──────── Information shown ────────

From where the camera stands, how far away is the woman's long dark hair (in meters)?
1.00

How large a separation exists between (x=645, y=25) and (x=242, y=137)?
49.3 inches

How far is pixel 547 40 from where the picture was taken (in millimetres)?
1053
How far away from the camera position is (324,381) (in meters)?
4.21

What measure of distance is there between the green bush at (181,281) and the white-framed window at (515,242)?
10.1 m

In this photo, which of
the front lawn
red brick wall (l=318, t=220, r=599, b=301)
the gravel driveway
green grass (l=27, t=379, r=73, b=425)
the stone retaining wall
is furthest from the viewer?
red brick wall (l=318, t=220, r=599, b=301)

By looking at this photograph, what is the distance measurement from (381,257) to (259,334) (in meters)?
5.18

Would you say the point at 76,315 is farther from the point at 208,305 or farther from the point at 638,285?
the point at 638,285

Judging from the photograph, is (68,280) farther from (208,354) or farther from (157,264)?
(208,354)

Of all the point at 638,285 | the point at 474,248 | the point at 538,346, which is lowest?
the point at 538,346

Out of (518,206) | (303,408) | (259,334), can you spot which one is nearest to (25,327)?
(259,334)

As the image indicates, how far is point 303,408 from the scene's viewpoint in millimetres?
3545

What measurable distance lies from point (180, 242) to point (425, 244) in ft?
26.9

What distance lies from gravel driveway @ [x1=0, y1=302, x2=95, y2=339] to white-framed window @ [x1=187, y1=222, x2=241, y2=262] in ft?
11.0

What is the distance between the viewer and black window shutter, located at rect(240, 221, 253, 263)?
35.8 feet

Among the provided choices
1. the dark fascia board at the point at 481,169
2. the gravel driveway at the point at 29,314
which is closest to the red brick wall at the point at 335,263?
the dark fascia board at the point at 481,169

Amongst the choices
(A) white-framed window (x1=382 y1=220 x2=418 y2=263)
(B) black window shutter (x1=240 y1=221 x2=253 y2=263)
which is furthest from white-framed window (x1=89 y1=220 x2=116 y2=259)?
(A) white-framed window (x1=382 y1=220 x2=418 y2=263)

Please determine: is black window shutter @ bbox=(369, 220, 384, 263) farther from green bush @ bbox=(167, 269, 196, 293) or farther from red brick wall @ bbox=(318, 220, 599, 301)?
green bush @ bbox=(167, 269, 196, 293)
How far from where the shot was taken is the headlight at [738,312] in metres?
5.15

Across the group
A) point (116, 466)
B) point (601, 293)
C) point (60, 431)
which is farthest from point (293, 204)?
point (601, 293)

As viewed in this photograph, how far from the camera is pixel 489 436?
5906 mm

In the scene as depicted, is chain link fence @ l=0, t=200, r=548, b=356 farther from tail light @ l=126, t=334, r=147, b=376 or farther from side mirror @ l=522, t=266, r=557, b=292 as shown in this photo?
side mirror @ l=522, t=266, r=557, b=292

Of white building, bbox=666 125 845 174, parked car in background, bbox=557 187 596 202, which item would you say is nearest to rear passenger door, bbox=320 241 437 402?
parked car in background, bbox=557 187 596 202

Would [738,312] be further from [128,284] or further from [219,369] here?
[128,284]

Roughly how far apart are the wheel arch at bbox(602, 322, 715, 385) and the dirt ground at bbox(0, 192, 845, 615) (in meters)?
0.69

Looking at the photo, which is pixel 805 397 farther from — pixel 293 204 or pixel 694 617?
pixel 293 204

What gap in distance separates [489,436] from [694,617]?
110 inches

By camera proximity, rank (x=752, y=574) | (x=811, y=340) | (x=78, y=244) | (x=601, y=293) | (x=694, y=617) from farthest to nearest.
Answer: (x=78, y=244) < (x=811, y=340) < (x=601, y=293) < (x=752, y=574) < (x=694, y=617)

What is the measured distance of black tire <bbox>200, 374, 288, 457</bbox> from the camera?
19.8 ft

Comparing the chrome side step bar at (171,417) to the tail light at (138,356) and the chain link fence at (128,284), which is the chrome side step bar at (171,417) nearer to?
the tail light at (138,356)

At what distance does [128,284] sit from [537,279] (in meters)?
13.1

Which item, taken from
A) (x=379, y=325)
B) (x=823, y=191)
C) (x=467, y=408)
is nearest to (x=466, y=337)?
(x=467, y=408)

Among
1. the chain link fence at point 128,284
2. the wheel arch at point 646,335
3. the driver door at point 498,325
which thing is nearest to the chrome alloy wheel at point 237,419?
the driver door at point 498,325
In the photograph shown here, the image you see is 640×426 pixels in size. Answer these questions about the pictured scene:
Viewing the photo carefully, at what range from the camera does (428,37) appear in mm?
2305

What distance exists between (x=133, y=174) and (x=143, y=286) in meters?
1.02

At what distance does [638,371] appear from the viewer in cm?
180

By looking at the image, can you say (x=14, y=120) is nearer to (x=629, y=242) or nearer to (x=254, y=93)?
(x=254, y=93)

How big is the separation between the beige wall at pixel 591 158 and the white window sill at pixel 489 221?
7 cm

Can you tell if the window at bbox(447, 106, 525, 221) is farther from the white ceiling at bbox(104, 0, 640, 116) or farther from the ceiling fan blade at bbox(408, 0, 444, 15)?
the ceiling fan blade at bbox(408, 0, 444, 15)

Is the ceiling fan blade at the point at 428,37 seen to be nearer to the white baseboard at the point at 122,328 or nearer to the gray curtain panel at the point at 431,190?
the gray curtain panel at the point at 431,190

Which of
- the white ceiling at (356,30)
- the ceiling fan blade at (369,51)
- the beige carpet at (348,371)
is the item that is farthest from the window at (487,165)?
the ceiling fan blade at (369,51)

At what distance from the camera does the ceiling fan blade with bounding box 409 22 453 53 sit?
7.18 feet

────────

What is needed: Transcribe all the entries, keeping each one exactly as it is.

Solution to this problem:
From where the camera stands, how far away is the woman's long dark hair (in meters)?
1.00

How large a separation exists between (x=645, y=25) and (x=242, y=137)?
49.3 inches

How far is pixel 547 40 from where the picture was taken (in millimetres)?
1053
How far away from the camera position is (324,381) (in meters)?
4.21

What measure of distance is there between the green bush at (181,281) and the white-framed window at (515,242)?
10.1 m

In this photo, which of
the front lawn
red brick wall (l=318, t=220, r=599, b=301)
the gravel driveway
green grass (l=27, t=379, r=73, b=425)
the stone retaining wall
is furthest from the viewer?
red brick wall (l=318, t=220, r=599, b=301)

By looking at this photograph, what is the distance measurement from (381,257) to (259,334) (in meters)?
5.18

Would you say the point at 76,315 is farther from the point at 208,305 or farther from the point at 638,285?
the point at 638,285

Judging from the photograph, is (68,280) farther from (208,354) or farther from (157,264)?
(208,354)

Of all the point at 638,285 | the point at 474,248 | the point at 538,346, which is lowest?
the point at 538,346

Out of (518,206) | (303,408) | (259,334), can you spot which one is nearest to (25,327)?
(259,334)

As the image indicates, how far is point 303,408 from the scene's viewpoint in millimetres?
3545

What measurable distance lies from point (180, 242) to point (425, 244) in ft?
26.9

What distance lies from gravel driveway @ [x1=0, y1=302, x2=95, y2=339] to white-framed window @ [x1=187, y1=222, x2=241, y2=262] in ft?
11.0

What is the distance between the viewer and black window shutter, located at rect(240, 221, 253, 263)?
35.8 feet

Among the provided choices
1. the dark fascia board at the point at 481,169
2. the gravel driveway at the point at 29,314
which is closest to the red brick wall at the point at 335,263?
the dark fascia board at the point at 481,169

Amongst the choices
(A) white-framed window (x1=382 y1=220 x2=418 y2=263)
(B) black window shutter (x1=240 y1=221 x2=253 y2=263)
which is furthest from white-framed window (x1=89 y1=220 x2=116 y2=259)?
(A) white-framed window (x1=382 y1=220 x2=418 y2=263)

Please determine: is black window shutter @ bbox=(369, 220, 384, 263) farther from green bush @ bbox=(167, 269, 196, 293) or farther from red brick wall @ bbox=(318, 220, 599, 301)?
green bush @ bbox=(167, 269, 196, 293)
How far from where the shot was taken is the headlight at [738,312] in metres?
5.15

Across the group
A) point (116, 466)
B) point (601, 293)
C) point (60, 431)
which is farthest from point (293, 204)?
point (601, 293)

As viewed in this photograph, how far from the camera is pixel 489 436?
5906 mm

In the scene as depicted, is chain link fence @ l=0, t=200, r=548, b=356 farther from tail light @ l=126, t=334, r=147, b=376 or farther from side mirror @ l=522, t=266, r=557, b=292 as shown in this photo?
side mirror @ l=522, t=266, r=557, b=292

Of white building, bbox=666 125 845 174, parked car in background, bbox=557 187 596 202, which item would you say is nearest to rear passenger door, bbox=320 241 437 402?
parked car in background, bbox=557 187 596 202

Would [738,312] be further from [128,284] or further from [219,369] here?
[128,284]

Roughly how far apart are the wheel arch at bbox(602, 322, 715, 385) and the dirt ground at bbox(0, 192, 845, 615) (in meters)?
0.69

Looking at the photo, which is pixel 805 397 farther from — pixel 293 204 or pixel 694 617?
pixel 293 204

What gap in distance separates [489,436] from [694,617]?
110 inches

By camera proximity, rank (x=752, y=574) | (x=811, y=340) | (x=78, y=244) | (x=601, y=293) | (x=694, y=617) from farthest to nearest.
Answer: (x=78, y=244) < (x=811, y=340) < (x=601, y=293) < (x=752, y=574) < (x=694, y=617)

What is the measured distance of black tire <bbox>200, 374, 288, 457</bbox> from the camera?
19.8 ft

Comparing the chrome side step bar at (171,417) to the tail light at (138,356) and the chain link fence at (128,284), which is the chrome side step bar at (171,417) nearer to?
the tail light at (138,356)

At what distance does [128,284] sit from [537,279] (in meters)?
13.1

Which item, taken from
A) (x=379, y=325)
B) (x=823, y=191)
C) (x=467, y=408)
is nearest to (x=466, y=337)?
(x=467, y=408)

Among
1. the chain link fence at point 128,284
2. the wheel arch at point 646,335
3. the driver door at point 498,325
which thing is nearest to the chrome alloy wheel at point 237,419?
the driver door at point 498,325
In the photograph shown here, the image you see is 640×426 pixels in size. Answer these questions about the pictured scene:
Viewing the photo carefully, at what range from the camera does (428,37) appear in mm?
2305

What distance exists between (x=133, y=174) and (x=143, y=286) in meters?
1.02

At what distance does [638,371] appear from the viewer in cm?
180

By looking at the image, can you say (x=14, y=120) is nearer to (x=629, y=242) or nearer to (x=254, y=93)?
(x=254, y=93)

How big is the separation between the beige wall at pixel 591 158 and the white window sill at pixel 489 221?
7 cm

Can you tell if the window at bbox(447, 106, 525, 221) is farther from the white ceiling at bbox(104, 0, 640, 116) or farther from the ceiling fan blade at bbox(408, 0, 444, 15)?
the ceiling fan blade at bbox(408, 0, 444, 15)

Is the ceiling fan blade at the point at 428,37 seen to be nearer to the white baseboard at the point at 122,328 or nearer to the gray curtain panel at the point at 431,190?
the gray curtain panel at the point at 431,190

Which of
- the white ceiling at (356,30)
- the ceiling fan blade at (369,51)
- the beige carpet at (348,371)
is the item that is farthest from the window at (487,165)?
the ceiling fan blade at (369,51)

At what distance from the camera does the ceiling fan blade with bounding box 409 22 453 53 sit?
7.18 feet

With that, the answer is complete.